From: Andrea Arcangeli <andrea@suse.de>

I think I understood why some ext2 fs corruption still happens even after
the last i_size fix.

what happened I believe is that the writepages layer got a not a fully
uptodate page (in turn with bh mapped on top of it), and then right before
unlocking the page and entering the writeback mode, it freed all the bh. 
Without bh a not uptodate page will trigger a full readpage from disk, that
overwrites the pagecache before the multi-bio gets submitted, generating fs
corruption.

I believe the below patch should fix it (untested) against kernel CVS.

The testcases developed by Kurt showed the pagecache being overwritten with
on-disk data at block offsets, and Chris as well was wondering about races
between wait_on_page_writeback and readpage.  the below fix just explains
everything we've seen since not-fully-uptodate pages must have always bh on
them and the below patch enforces just that invariant, and it should fix
our pagecache-overwritten-by-disk-data problem.

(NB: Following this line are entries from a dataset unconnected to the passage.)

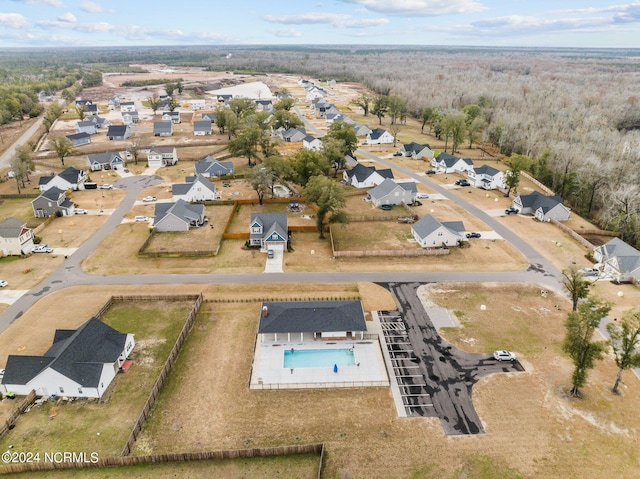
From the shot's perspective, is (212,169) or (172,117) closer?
(212,169)

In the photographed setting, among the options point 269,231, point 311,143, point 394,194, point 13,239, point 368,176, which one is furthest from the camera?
point 311,143

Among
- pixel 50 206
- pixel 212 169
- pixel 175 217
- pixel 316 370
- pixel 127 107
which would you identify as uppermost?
pixel 127 107

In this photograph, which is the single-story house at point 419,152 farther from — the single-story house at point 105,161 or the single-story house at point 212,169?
the single-story house at point 105,161

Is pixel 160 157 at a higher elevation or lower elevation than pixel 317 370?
higher

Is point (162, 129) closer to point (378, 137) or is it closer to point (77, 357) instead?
point (378, 137)

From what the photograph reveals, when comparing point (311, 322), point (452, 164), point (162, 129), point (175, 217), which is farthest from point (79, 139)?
point (311, 322)

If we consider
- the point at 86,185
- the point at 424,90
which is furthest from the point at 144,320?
the point at 424,90

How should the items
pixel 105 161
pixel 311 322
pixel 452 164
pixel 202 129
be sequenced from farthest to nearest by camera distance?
pixel 202 129
pixel 452 164
pixel 105 161
pixel 311 322

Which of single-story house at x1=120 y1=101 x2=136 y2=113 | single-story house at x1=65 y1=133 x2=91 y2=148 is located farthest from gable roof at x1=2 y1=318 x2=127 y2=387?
single-story house at x1=120 y1=101 x2=136 y2=113
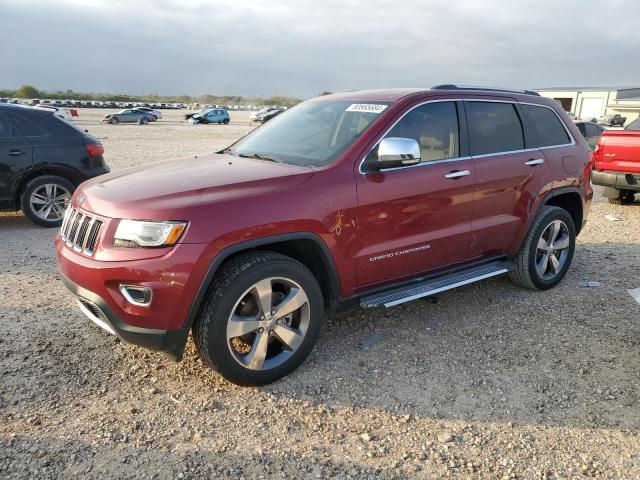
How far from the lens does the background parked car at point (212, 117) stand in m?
42.5

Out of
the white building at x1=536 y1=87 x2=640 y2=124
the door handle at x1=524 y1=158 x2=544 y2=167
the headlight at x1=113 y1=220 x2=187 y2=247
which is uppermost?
the white building at x1=536 y1=87 x2=640 y2=124

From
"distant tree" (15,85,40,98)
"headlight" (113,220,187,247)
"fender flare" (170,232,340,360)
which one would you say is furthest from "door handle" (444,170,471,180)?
"distant tree" (15,85,40,98)

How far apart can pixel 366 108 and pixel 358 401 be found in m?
2.14

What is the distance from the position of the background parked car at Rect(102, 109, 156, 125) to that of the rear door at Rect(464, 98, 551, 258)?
39.9 metres

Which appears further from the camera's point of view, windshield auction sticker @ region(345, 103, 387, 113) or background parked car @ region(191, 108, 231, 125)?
background parked car @ region(191, 108, 231, 125)

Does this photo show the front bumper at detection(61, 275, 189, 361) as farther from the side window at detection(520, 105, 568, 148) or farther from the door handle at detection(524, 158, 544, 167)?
the side window at detection(520, 105, 568, 148)

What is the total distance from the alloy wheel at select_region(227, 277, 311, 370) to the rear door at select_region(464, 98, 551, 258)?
5.69ft

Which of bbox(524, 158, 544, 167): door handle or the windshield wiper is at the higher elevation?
the windshield wiper

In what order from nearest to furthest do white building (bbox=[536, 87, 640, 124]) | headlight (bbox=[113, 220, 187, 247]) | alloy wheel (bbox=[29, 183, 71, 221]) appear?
1. headlight (bbox=[113, 220, 187, 247])
2. alloy wheel (bbox=[29, 183, 71, 221])
3. white building (bbox=[536, 87, 640, 124])

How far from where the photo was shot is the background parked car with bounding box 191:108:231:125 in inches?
1673

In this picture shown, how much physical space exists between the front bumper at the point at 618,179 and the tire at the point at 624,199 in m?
0.67

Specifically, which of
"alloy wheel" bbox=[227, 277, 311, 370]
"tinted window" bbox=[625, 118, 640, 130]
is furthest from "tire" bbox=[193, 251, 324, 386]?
"tinted window" bbox=[625, 118, 640, 130]

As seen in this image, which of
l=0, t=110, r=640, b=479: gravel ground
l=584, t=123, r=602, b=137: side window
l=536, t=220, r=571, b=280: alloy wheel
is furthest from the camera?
l=584, t=123, r=602, b=137: side window

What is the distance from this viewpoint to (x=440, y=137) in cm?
408
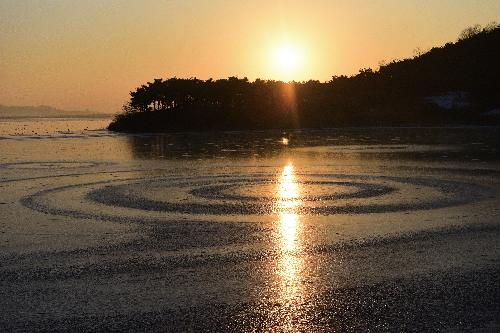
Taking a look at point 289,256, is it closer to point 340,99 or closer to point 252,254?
point 252,254

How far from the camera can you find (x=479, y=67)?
11925 cm

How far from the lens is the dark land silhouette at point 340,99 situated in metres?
95.4

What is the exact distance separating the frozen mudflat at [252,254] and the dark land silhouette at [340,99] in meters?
70.9

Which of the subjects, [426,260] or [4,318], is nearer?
[4,318]

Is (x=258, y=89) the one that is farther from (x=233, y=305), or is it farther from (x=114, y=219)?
(x=233, y=305)

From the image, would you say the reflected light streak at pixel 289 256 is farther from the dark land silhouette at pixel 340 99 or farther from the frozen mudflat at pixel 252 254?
the dark land silhouette at pixel 340 99

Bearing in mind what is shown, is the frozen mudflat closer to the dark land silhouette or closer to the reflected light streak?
the reflected light streak

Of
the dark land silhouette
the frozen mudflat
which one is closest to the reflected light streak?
the frozen mudflat

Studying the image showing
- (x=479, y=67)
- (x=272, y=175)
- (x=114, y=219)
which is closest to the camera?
(x=114, y=219)

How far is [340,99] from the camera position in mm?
109250

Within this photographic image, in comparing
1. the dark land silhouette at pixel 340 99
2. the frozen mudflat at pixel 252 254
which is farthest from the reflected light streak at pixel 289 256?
the dark land silhouette at pixel 340 99

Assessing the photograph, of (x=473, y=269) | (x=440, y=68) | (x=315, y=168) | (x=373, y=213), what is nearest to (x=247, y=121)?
(x=440, y=68)

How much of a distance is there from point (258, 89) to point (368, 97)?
21318mm

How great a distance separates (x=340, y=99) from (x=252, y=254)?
99.7 meters
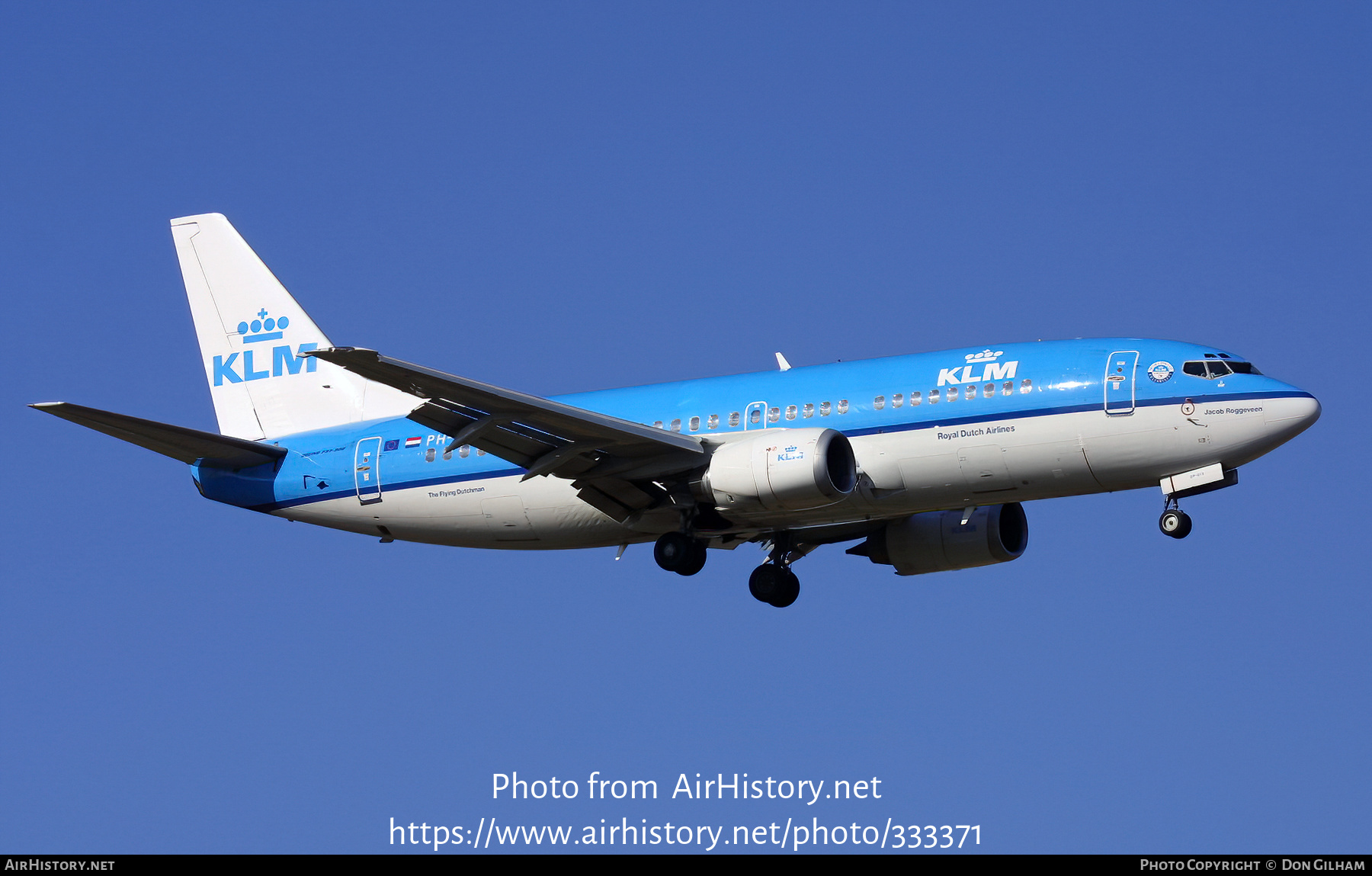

Signed-off-by: Andrea Arcangeli <andrea@suse.de>
Signed-off-by: Andrew Morton <akpm@osdl.org>
---

 25-akpm/fs/mpage.c |    7 ++++++-
 1 files changed, 6 insertions(+), 1 deletion(-)

diff -puN fs/mpage.c~writepages-drops-bh-on-not-uptodate-page fs/mpage.c
--- 25/fs/mpage.c~writepages-drops-bh-on-not-uptodate-page	2004-07-27 22:09:19.949673280 -0700
+++ 25-akpm/fs/mpage.c	2004-07-27 22:09:19.954672520 -0700
@@ -553,7 +553,12 @@ alloc_new:
 			bh = bh->b_this_page;
 		} while (bh != head);
 
-		if (buffer_heads_over_limit)
+		/*
+		 * we cannot drop the bh if the page is not uptodate
+		 * or a concurrent readpage would fail to serialize with the bh
+		 * and it would read from disk before we reach the platter.
+		 */
+		if (buffer_heads_over_limit && PageUptodate(page))
 			try_to_free_buffers(page);
 	}
 
_